* [CONSIGNE DONNÉE A]: Pouvez-vous recopier à l'identique toutes les lignes des enregistrements d'observation du Soleil, sans reprendre les images ?

Madame la présidente, monsieur le ministre d’État, mesdames les secrétaires d’État, chers collègues, mon intervention sera moins poétique que la précédente.
Le groupe de la Gauche démocrate et républicaine avait demandé, dans le cadre de la semaine dite de contrôle de l’Assemblée nationale, la tenue d’un débat sur le développement des transports ferroviaires publics. Ce débat s’est tenu le 24 février dernier.
Malgré la confirmation de certains investissements, d’ailleurs concentrés sur les lignes à grande vitesse, nous continuons de penser que l’effort du Gouvernement en direction du rail n’est pas à la hauteur des défis économiques, environnementaux et sociaux auxquels est actuellement confronté le pays.
Alors que les besoins en investissement sont colossaux, le fameux grand emprunt ne prévoit pas un euro pour le ferroviaire. Il n’est pas possible, alors que le trafic de fret ferroviaire augmente partout en Europe et dans le monde, de voir la SNCF diminuer les tonnages transportés, et affaiblir son service en remettant des camions supplémentaires sur les routes.
S’il faut aider la SNCF à développer un transport fret performant, c’est au Gouvernement de le faire. Pour l’instant, personne ne voit l’effet des milliards d’euros annoncés pour développer ce secteur. C’est une vraie question.
Il faut bien aborder ce problème politique de fond car le Gouvernement ne s’est pas encore résolu à faire du rail la priorité des priorités. Or il s’agit d’une question majeure pour le développement économique, pour la sécurité et évidemment pour l’environnement puisque le rail émet dix fois moins de gaz à effet de serre que la route.
Malheureusement, après avoir transféré du fret ferroviaire sur la route, vous venez de reporter, pour des raisons peu évidentes, la taxe concernant les poids lourds. Décidément, nous avons du mal à avancer.
Bien sûr, je continue de penser, avec mes collègues communistes, républicains et du Parti de gauche, qu’il y a une incompatibilité totale à vouloir soumettre une activité d’intérêt général, publique, à une concurrence débridée, sur fond de recherche d’une rentabilité déraisonnable, quel qu’en soit le coût aux plans humain, social, environnemental et quelles que soient les répercussions sur la qualité du service pour nos concitoyens.
Venons-en à la ligne Paris-Orléans-Limoges-Toulouse, la troisième radiale nationale. La commission a repoussé l’amendement que j’avais déposé sur ce sujet, sous prétexte que cette ligne entrerait en concurrence avec une future ligne à grande vitesse reliant Paris, le Centre et l’Auvergne à Lyon dans dix à quinze ans.
Les Français ont beau avoir la réputation de ne pas être très forts en géographie, il y a des limites à l’ignorance, en particulier dans cet hémicycle. Il ne peut exister de concurrence géographique entre ces deux lignes qui ne desservent pas les mêmes territoires : l’une se dirige vers le sud-est et l’autre vers le sud-ouest. Il ne peut pas davantage y avoir de concurrence financière puisque construire une ligne à grande vitesse sur des centaines de kilomètres n’a rien à voir avec moderniser une ligne de façon progressive.

* [DONNÉES DISPONIBLES]:
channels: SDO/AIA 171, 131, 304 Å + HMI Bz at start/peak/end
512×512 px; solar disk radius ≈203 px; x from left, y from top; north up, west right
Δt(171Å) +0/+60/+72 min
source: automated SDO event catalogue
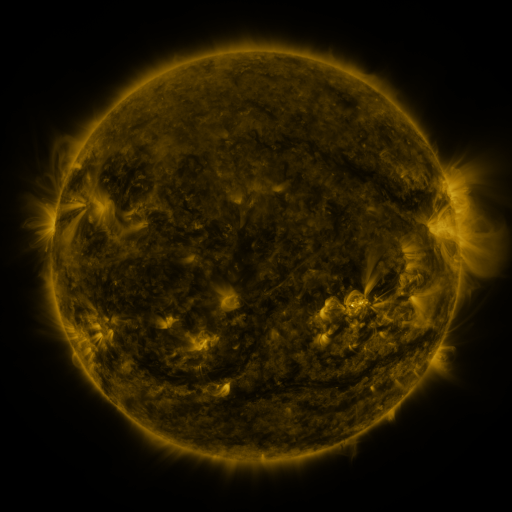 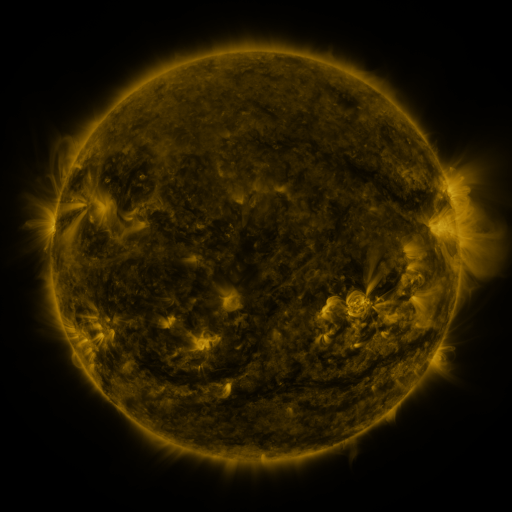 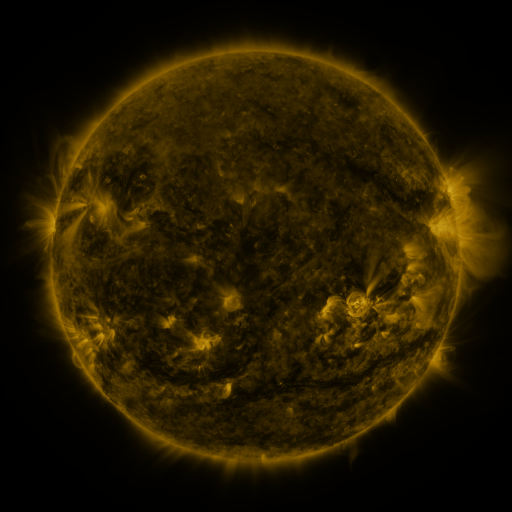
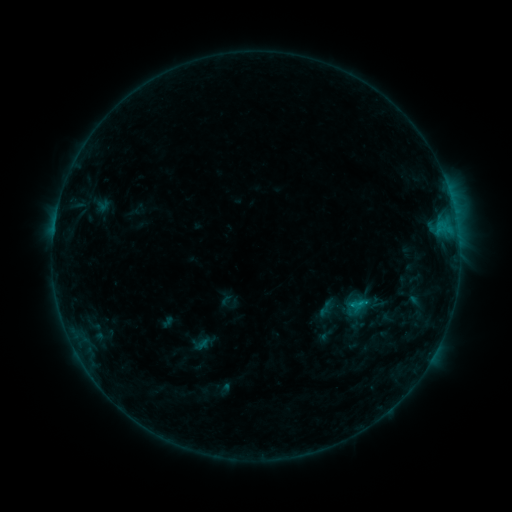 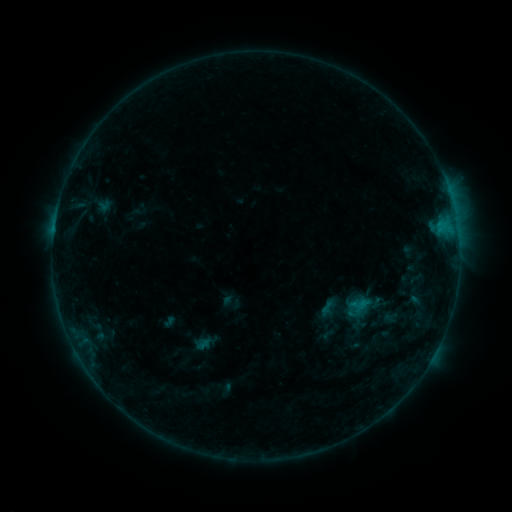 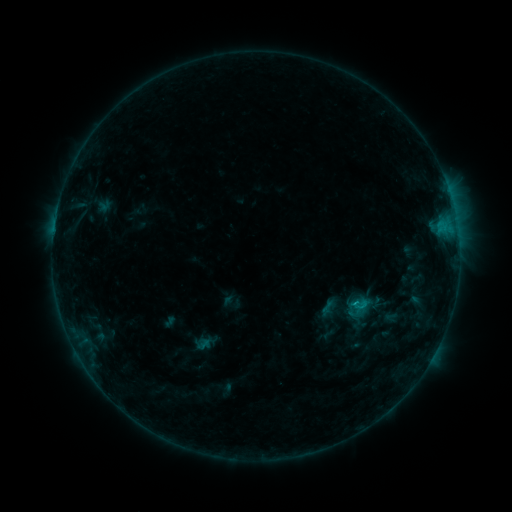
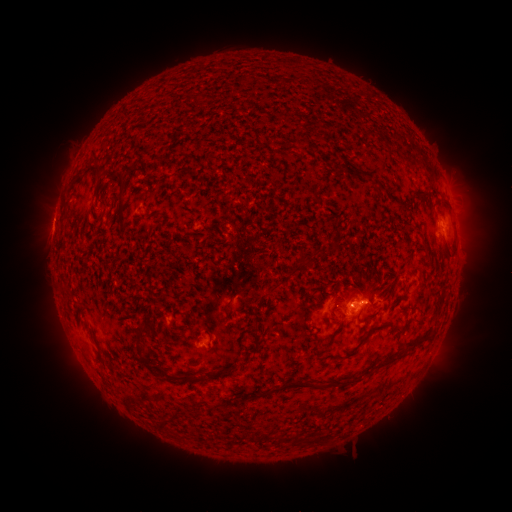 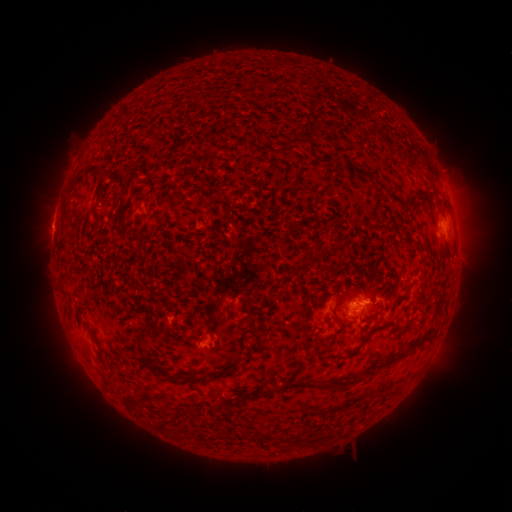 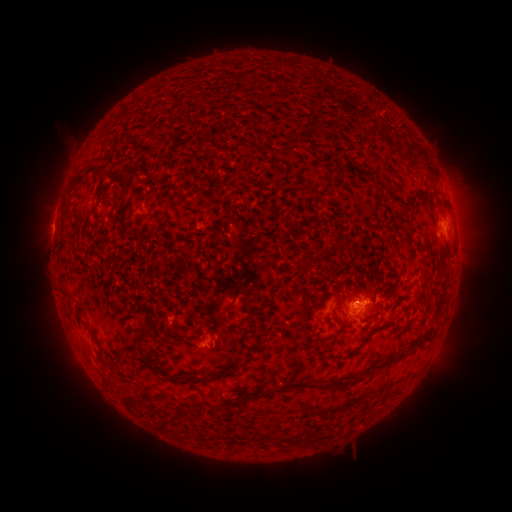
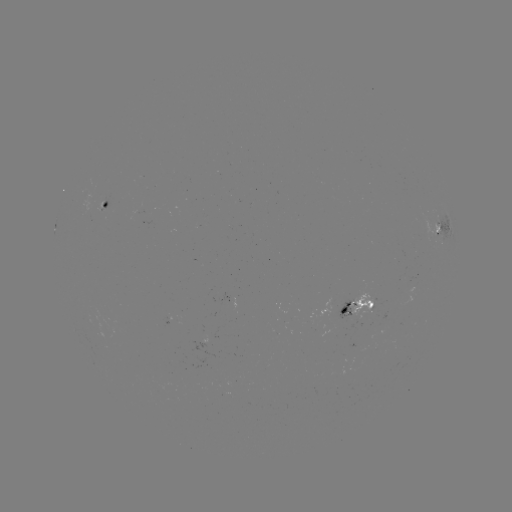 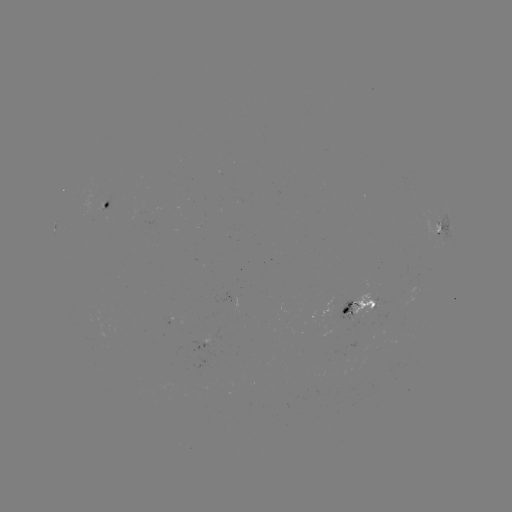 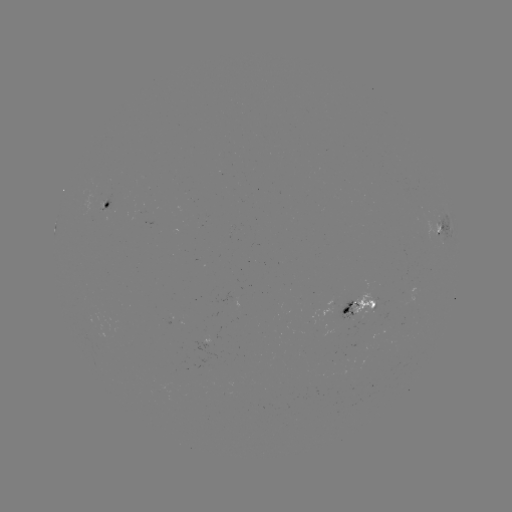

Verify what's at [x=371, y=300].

* [CONSIGNE DONNÉE B]:
Dans le discours sur le rail :
(i) À quelle date s'est tenu le débat sur le développement des transports ferroviaires publics ?
(ii) Combien de fois moins de gaz à effet de serre le rail émet-il que la route ?
(iii) Quelle ligne est présentée comme la troisième radiale nationale ?

* [RÉPONSE COMPLÈTE A]:
channels: SDO/AIA 171, 131, 304 Å + HMI Bz at start/peak/end
512×512 px; solar disk radius ≈203 px; x from left, y from top; north up, west right
Δt(171Å) +0/+60/+72 min
source: automated SDO event catalogue

Verify what's at [x=371, y=300].

* [RÉPONSE COMPLÈTE B]:
(i) Le 24 février dernier.
(ii) Dix fois moins.
(iii) La ligne Paris-Orléans-Limoges-Toulouse.